Thèse de doctorat en Langues, littératures et sociétés

Sous la direction de Dominique Caubet et de Catherine Miller.


  • Résumé

    Qui sont les locuteurs de l’arabe maghrébin (dans ses diverses variétés) en France et quelles sont leurs pratiques langagières ? Étudier ces pratiques suppose que l’on s’intéresse aux phénomènes migratoires liés à la (post)colonisation du Nord de l’Afrique. Cette prise en compte, dans une étude sociolinguistique, de la diversité des profils, liée à l’histoire, sous l’angle séculier de pratiques potentielles de l’arabe maghrébin constitue une approche inédite.Ce travail réunit des personnes ayant un lien familial avec le Maroc, l’Algérie ou la Tunisie, de traditions musulmanes, juives et chrétiennes, et, parmi les personnes originaires d’Algérie, des harkis et des pieds-noirs, et/ou leurs descendants nés et/ou socialisés en France. La première partie s’intéresse au concept d’ethnicité et montre que les termes « assimilation/intégration » fonctionnent sur un mode injonctif et ne constituent plus des outils théoriques pertinents. Enfin, sont examinées les catégorisations ayant trait aux populations considérées.La seconde partie examine le processus de transmission, les représentations et pratiques langagières déclarées, en s’appuyant sur les entretiens recueillis.
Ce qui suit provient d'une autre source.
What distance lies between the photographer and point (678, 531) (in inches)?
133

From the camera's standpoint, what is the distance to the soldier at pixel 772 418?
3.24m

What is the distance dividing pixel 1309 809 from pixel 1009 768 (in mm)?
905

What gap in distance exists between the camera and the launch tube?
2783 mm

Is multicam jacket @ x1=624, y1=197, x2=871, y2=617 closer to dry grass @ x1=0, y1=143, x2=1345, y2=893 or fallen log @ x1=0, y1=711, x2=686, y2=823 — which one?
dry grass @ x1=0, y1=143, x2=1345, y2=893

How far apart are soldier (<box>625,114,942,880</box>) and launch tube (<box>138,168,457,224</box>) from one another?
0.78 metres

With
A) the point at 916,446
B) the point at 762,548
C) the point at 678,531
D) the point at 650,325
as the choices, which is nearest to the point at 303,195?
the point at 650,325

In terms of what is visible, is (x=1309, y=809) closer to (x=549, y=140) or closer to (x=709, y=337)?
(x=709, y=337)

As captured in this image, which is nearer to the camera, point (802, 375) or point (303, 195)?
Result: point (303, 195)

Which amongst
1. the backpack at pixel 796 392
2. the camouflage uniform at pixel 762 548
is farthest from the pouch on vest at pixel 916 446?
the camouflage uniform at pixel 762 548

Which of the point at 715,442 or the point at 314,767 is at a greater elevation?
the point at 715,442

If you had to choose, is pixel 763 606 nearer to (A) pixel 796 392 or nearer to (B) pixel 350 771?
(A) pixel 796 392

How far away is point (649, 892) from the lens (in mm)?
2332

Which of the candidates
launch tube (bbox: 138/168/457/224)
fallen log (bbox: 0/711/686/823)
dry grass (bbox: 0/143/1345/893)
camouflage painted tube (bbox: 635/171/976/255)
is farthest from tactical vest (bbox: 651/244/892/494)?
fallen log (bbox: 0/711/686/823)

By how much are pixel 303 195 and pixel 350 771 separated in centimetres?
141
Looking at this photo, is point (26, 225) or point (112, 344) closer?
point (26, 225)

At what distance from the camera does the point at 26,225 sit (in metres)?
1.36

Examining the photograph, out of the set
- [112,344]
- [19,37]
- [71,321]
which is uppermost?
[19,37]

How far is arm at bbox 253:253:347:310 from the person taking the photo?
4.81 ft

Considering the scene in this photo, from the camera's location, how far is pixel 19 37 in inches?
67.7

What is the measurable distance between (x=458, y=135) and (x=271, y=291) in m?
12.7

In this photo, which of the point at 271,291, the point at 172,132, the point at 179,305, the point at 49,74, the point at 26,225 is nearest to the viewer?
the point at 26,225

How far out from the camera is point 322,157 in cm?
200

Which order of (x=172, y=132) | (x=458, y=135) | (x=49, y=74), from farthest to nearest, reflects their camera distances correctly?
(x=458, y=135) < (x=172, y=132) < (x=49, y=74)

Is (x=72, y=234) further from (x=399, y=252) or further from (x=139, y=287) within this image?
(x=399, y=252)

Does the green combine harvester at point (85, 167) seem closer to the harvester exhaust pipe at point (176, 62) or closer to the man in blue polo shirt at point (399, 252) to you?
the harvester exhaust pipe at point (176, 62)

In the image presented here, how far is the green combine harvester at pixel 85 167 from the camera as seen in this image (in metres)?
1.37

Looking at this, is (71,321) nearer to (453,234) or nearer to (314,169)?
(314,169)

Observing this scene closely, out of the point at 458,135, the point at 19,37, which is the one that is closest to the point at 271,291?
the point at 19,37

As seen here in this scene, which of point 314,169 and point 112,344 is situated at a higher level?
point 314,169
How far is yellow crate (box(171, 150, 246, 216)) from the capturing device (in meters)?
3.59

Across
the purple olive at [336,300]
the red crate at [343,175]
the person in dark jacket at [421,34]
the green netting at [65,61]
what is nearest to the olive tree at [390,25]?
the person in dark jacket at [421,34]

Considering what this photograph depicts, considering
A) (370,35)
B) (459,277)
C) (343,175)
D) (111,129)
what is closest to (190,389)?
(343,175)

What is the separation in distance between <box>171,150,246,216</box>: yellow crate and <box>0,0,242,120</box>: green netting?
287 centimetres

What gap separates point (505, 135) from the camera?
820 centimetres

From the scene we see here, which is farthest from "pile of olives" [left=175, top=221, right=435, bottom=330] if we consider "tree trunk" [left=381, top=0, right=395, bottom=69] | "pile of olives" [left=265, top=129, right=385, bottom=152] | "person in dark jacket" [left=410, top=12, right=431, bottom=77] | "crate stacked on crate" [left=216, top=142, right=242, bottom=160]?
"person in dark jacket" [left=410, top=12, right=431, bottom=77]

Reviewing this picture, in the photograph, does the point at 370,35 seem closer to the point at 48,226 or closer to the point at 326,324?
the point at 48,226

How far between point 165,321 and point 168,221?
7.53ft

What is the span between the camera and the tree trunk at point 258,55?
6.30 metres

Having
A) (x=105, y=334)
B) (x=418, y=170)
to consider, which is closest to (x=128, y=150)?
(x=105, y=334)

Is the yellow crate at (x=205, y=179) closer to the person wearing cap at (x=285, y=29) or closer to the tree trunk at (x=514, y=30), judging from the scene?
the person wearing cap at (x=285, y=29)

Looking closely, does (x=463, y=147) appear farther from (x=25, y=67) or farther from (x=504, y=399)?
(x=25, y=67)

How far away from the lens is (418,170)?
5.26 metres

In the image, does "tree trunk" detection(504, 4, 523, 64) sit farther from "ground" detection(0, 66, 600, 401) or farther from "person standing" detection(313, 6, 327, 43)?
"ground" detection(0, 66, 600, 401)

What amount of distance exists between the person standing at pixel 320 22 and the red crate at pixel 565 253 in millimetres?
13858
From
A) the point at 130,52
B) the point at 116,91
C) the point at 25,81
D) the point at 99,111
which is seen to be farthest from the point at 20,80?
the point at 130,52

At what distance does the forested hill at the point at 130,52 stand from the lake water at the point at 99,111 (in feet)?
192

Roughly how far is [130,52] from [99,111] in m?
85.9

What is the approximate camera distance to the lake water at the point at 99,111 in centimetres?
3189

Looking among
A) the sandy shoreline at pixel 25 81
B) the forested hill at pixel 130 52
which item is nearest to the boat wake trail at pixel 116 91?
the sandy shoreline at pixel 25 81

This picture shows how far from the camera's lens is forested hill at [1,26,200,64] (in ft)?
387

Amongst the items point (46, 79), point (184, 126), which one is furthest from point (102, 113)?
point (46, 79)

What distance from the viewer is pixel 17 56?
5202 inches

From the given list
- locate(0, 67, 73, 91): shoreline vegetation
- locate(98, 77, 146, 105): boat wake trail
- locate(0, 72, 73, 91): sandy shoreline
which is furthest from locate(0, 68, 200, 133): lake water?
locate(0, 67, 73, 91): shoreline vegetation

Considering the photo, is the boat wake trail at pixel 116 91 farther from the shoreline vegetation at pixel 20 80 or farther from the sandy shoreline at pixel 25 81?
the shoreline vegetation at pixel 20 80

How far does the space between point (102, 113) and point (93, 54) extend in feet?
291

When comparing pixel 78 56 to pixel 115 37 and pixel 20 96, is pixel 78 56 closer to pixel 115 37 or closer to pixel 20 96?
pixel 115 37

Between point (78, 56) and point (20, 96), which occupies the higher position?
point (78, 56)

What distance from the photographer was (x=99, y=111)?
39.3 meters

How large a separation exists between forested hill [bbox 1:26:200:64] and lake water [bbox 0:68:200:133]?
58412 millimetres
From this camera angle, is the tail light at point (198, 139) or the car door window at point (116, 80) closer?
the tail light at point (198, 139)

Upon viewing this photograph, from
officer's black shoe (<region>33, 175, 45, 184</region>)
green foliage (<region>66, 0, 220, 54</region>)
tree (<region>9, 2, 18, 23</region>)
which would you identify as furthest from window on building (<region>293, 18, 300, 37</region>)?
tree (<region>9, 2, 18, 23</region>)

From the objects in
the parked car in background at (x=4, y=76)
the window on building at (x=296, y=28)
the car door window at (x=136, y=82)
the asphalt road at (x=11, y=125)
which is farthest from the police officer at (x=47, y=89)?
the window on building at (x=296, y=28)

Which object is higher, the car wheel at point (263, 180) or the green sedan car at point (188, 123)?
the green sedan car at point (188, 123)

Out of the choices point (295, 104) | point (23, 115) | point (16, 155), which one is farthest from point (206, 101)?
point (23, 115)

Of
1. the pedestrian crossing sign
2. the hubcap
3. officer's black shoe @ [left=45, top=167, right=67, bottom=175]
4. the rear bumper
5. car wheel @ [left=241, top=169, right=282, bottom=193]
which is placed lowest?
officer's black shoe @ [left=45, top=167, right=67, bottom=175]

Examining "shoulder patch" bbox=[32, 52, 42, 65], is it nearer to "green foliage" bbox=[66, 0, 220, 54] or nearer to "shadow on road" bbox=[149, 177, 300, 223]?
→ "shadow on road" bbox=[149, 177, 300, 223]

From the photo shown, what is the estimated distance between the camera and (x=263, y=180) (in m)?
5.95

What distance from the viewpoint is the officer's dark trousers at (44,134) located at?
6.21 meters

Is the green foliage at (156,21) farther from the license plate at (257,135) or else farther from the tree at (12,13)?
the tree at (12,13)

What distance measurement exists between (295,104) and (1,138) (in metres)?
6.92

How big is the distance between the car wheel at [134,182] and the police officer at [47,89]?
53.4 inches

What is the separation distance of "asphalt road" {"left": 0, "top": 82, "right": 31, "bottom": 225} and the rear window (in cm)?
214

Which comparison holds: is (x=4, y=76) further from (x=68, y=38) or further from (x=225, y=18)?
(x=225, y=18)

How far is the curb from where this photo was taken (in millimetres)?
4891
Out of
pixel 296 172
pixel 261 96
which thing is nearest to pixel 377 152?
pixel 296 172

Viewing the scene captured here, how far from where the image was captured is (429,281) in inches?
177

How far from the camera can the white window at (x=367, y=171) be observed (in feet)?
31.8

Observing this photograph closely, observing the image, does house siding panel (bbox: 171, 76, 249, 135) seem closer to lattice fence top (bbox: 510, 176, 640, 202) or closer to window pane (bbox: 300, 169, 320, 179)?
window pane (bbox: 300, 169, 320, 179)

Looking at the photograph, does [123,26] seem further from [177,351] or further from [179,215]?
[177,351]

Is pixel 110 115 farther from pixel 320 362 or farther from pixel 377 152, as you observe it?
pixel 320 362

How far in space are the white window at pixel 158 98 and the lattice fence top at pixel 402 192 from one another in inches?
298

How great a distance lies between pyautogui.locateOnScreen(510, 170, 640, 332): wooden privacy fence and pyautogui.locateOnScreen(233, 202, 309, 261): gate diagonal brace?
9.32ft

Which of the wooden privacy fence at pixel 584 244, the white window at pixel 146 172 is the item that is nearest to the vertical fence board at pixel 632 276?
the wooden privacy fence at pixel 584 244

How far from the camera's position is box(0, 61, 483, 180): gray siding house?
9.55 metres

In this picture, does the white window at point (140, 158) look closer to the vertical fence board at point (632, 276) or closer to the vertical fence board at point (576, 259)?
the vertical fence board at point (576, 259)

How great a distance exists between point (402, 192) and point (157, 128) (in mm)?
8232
Concernant la transmission, le modèle dominant qui présuppose une perte de la langue familiale sur trois générations conduit à masquer ou à schématiser un processus autrement plus complexe. Cette thèse met en évidence qu’il ne s’agit pas d’un processus linéaire, tant dans la (re)définition proposée qu’à travers les entretiens et les parcours. Enfin, la troisième partie s’intéresse aux pratiques langagières effectives et propose des pistes d’analyse autour des questions de variation, de koinéisation et d’accommodation.


  • Résumé

    Who are the speakers of North African Arabic (in all its varieties) speakers in France and what are their linguistic practices ? To study those practices means taking an interest in migrations phenomena linked to the (post)colonisation of North Africa. Taking into account those diverse profiles, inherited from history, from the secular angle of North African Arabic practices constitutes a new sociolinguistic approach.This work gathers people who have a family connection with Morocco, Algeria or Tunisia, who are from Muslim, Jewish or Christian traditions; for those who are from Algeria, it gathers also « harkis » and « pied-noirs » and/or their descendants, born and/or socialised in France.The first part looks over the ethnicity concept and shows that the terms “assimilation/integration” operate more like injunctions than like relevant theoretical tools. Categorisations related to the people studied here are also investigated.The second part analyses transmission, linguistic representations and practices as declared by the interviewees. About the transmission, the main theoretical model presumes that the family language is due to disappear after three generations, which contributes to hide or reduce a much more complex process. The present thesis proves that it is not a linear process, based on the (re)definition proposed as well as through the interviews and the interviewees’ parcours.Eventually, the third part deals with real linguistic practices of North African Arabic and proposes possible reflections about questions of linguistic variation, koineisation and accommodation.